- _What needs to be done_: Extract the passage of the Zagreb travel post from "We didn't have" up to and including "more just tourists.", copying it word for word.

- _Text under study_:
Croatia part 3: Zagreb

Apr 16, 2010 23:57

March 21, Zagreb

We didn't have all that much time in Zagreb, unfortunately - two nights but really only day, since the others were spent getting there before and on to Austria afterward. I had the niggling feeling throughout Croatia that we'd done things a bit backwards. In Slovenia, we'd started out with several days in the capital - getting our bearings, learning about history and culture, even getting to hang out with actual Slovenians, thanks to Hospitality Club - before continuing on to other places where we were less personally connected and more just tourists.

In Croatia, we started with the coast and worked our way through a couple of national parks before ending up in the capital at the very end. Everything we saw was wonderful, and we did put plenty of time into reading up on history etc, in the never-ending quest to understand even a fraction of the complexities of the Balkan wars. But I felt a bit of a lack in the people department. Making actual connections with local people is hard when you're just a tourist - and yet for me, a main reason to travel (okay, aside from getting to hear awesome, weird, wonderful languages...) is meeting people, seeing how they live, learning about the culture. A paradox I haven't fully resolved.

- _Source information_:
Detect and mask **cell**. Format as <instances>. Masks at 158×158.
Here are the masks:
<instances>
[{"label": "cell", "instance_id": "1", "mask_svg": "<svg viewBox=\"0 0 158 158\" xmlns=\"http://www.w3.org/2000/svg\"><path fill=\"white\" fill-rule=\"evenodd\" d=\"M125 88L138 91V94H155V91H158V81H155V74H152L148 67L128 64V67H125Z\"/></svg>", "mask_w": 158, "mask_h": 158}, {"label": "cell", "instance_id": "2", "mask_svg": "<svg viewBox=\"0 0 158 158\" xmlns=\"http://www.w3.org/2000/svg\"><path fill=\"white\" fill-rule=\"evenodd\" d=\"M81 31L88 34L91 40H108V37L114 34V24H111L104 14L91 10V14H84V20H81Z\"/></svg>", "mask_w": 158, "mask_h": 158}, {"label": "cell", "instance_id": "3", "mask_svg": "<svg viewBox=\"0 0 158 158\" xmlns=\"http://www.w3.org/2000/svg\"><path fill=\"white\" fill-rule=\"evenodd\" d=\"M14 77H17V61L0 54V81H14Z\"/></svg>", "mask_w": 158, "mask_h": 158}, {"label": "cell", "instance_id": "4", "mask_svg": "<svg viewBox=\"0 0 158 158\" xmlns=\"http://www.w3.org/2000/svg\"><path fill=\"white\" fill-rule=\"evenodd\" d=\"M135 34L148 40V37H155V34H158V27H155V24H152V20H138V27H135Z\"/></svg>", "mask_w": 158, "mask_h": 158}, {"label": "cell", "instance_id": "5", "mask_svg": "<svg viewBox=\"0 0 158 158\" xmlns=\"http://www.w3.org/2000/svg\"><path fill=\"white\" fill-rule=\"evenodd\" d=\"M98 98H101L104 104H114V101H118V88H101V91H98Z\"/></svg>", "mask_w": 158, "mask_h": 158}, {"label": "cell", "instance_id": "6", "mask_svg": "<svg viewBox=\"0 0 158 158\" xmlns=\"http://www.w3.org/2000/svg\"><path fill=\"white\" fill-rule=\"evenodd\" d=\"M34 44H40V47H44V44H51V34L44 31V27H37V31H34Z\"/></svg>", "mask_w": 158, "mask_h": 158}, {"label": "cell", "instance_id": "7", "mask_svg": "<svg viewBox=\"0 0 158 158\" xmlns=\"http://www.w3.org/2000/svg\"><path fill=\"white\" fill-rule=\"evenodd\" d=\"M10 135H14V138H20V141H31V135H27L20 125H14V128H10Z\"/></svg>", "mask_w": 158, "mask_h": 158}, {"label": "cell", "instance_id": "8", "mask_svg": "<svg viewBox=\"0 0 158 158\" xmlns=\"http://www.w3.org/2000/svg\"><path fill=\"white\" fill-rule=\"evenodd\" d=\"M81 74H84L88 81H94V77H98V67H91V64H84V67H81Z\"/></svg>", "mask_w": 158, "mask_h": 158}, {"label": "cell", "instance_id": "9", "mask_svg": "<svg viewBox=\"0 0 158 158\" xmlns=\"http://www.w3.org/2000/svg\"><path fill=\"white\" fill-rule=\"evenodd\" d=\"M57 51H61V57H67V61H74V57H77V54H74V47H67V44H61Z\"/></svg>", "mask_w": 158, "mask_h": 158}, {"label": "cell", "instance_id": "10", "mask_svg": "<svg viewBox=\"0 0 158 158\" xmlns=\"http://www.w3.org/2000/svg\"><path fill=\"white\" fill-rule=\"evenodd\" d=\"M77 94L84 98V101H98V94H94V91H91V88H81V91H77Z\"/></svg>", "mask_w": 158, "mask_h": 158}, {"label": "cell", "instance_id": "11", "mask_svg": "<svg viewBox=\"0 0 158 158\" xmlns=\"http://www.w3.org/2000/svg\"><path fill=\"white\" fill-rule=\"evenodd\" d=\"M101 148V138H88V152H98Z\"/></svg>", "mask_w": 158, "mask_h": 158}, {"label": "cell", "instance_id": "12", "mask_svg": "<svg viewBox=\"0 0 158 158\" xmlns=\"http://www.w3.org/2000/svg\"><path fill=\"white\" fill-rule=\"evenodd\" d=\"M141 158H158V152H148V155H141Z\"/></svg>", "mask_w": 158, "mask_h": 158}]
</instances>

- _Task result_:
We didn't have all that much time in Zagreb, unfortunately - two nights but really only day, since the others were spent getting there before and on to Austria afterward. I had the niggling feeling throughout Croatia that we'd done things a bit backwards. In Slovenia, we'd started out with several days in the capital - getting our bearings, learning about history and culture, even getting to hang out with actual Slovenians, thanks to Hospitality Club - before continuing on to other places where we were less personally connected and more just tourists.